**Task**
Your answer must be every line of the data that holds the string "Road".

[Dataset records]

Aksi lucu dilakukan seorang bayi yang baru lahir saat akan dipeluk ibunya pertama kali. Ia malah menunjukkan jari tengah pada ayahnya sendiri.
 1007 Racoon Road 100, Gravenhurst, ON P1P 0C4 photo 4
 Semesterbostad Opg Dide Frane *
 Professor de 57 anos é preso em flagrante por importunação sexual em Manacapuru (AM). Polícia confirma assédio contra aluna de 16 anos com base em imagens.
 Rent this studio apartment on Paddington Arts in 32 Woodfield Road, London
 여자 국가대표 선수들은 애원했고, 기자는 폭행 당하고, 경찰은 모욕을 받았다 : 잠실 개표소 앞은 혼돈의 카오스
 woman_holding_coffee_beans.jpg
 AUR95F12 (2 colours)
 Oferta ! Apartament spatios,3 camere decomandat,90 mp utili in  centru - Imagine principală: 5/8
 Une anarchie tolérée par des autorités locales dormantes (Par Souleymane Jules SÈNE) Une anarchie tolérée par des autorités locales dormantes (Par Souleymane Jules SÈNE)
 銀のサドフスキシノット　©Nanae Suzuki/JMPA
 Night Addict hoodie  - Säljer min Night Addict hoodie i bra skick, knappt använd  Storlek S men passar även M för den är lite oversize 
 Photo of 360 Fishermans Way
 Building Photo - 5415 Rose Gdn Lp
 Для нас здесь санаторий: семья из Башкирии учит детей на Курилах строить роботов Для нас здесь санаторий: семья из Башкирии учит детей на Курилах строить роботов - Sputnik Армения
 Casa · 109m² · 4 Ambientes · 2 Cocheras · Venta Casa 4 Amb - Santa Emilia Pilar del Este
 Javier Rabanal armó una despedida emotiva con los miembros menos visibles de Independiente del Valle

[/Dataset records]

**Task output**
 1007 Racoon Road 100, Gravenhurst, ON P1P 0C4 photo 4
 Rent this studio apartment on Paddington Arts in 32 Woodfield Road, London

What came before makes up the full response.